-- START OF Provided material --

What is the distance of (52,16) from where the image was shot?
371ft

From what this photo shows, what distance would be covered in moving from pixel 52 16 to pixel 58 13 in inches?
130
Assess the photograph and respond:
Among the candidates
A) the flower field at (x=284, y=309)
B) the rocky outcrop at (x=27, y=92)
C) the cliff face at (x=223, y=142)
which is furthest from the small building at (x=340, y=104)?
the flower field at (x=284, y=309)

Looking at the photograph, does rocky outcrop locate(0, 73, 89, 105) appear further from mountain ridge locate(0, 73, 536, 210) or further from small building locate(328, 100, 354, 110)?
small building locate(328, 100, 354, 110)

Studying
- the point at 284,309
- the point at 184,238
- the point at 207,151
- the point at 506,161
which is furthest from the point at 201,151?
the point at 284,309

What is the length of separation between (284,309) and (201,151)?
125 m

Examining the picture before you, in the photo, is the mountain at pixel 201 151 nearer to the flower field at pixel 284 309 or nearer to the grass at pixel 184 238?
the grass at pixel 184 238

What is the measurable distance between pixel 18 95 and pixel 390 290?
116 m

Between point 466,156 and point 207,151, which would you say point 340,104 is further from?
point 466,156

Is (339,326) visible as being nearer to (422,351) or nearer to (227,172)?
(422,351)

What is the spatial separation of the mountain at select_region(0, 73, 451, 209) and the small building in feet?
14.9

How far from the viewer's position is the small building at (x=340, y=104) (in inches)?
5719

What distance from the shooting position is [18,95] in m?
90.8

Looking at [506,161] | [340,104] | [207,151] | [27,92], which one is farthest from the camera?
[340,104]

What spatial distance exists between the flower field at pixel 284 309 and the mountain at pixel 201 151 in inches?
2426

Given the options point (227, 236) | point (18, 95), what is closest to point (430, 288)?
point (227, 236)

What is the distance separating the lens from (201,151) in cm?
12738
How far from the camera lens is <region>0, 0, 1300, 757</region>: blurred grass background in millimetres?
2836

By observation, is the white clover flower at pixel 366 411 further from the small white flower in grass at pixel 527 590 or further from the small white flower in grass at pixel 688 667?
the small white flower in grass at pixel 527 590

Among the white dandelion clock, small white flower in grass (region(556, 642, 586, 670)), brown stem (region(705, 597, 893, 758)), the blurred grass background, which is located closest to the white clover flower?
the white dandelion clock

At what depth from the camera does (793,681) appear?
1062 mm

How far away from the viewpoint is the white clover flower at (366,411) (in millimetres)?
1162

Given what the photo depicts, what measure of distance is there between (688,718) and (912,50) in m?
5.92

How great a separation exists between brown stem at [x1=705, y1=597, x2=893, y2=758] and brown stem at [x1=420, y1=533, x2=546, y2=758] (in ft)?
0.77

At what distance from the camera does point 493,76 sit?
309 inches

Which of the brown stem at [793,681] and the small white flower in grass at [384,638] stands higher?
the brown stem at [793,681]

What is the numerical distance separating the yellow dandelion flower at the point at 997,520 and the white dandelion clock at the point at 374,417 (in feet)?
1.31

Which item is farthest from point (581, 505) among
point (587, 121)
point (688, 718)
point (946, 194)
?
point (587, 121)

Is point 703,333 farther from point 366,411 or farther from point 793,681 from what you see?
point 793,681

-- END OF Provided material --

== Task ==
Copy every line of the records above verbatim.

== Result ==
What is the distance of (52,16) from where the image was shot?
371ft

From what this photo shows, what distance would be covered in moving from pixel 52 16 to pixel 58 13 in inches?
130
Assess the photograph and respond:
Among the candidates
A) the flower field at (x=284, y=309)
B) the rocky outcrop at (x=27, y=92)
C) the cliff face at (x=223, y=142)
which is furthest from the small building at (x=340, y=104)?
the flower field at (x=284, y=309)

Looking at the photograph, does rocky outcrop locate(0, 73, 89, 105) appear further from mountain ridge locate(0, 73, 536, 210) or further from small building locate(328, 100, 354, 110)?
small building locate(328, 100, 354, 110)

Studying
- the point at 284,309
- the point at 184,238
- the point at 207,151
- the point at 506,161
which is furthest from the point at 201,151?
the point at 284,309

What is the length of separation between (284,309) and (201,151)?
125 m

Examining the picture before you, in the photo, is the mountain at pixel 201 151 nearer to the flower field at pixel 284 309 or nearer to the grass at pixel 184 238?
the grass at pixel 184 238

What is the measurable distance between pixel 18 95 and pixel 390 290?
116 m

Between point 466,156 and point 207,151, which would you say point 340,104 is further from?
point 466,156

Is (339,326) visible as being nearer to (422,351) or nearer to (227,172)?
(422,351)

What is the spatial separation of the mountain at select_region(0, 73, 451, 209) and the small building in feet?
14.9

How far from the viewer's position is the small building at (x=340, y=104) (in inches)?
5719

What distance from the shooting position is [18,95] in m?
90.8

Looking at [506,161] | [340,104] | [207,151] | [27,92], which one is farthest from the camera?
[340,104]

What spatial distance exists between the flower field at pixel 284 309 and the mountain at pixel 201 151 in inches?
2426

Given the options point (227, 236) | point (18, 95), what is closest to point (430, 288)?
point (227, 236)

What is the distance separating the lens from (201,151) in cm?
12738
How far from the camera lens is <region>0, 0, 1300, 757</region>: blurred grass background in millimetres?
2836

By observation, is the white clover flower at pixel 366 411 further from the small white flower in grass at pixel 527 590 or further from the small white flower in grass at pixel 688 667?
the small white flower in grass at pixel 527 590

Among the white dandelion clock, small white flower in grass (region(556, 642, 586, 670)), brown stem (region(705, 597, 893, 758)), the blurred grass background, which is located closest to the white clover flower?
the white dandelion clock

At what depth from the camera does (793,681) appear?
1062 mm

How far away from the viewpoint is the white clover flower at (366,411) (in millimetres)?
1162

Given what the photo depicts, what measure of distance is there between (688,718) and (912,50) in m?
5.92

How great a separation exists between brown stem at [x1=705, y1=597, x2=893, y2=758] and brown stem at [x1=420, y1=533, x2=546, y2=758] (in ft)?
0.77

At what distance from the camera does point 493,76 sit?
309 inches

Which of the brown stem at [793,681] and the small white flower in grass at [384,638] stands higher?
the brown stem at [793,681]

What is the numerical distance separating the yellow dandelion flower at the point at 997,520 and the white dandelion clock at the point at 374,417 (in feet)?
1.31

Which item is farthest from point (581, 505) among
point (587, 121)
point (688, 718)
point (946, 194)
?
point (587, 121)

Is point 703,333 farther from point 366,411 or farther from point 793,681 from what you see?
point 793,681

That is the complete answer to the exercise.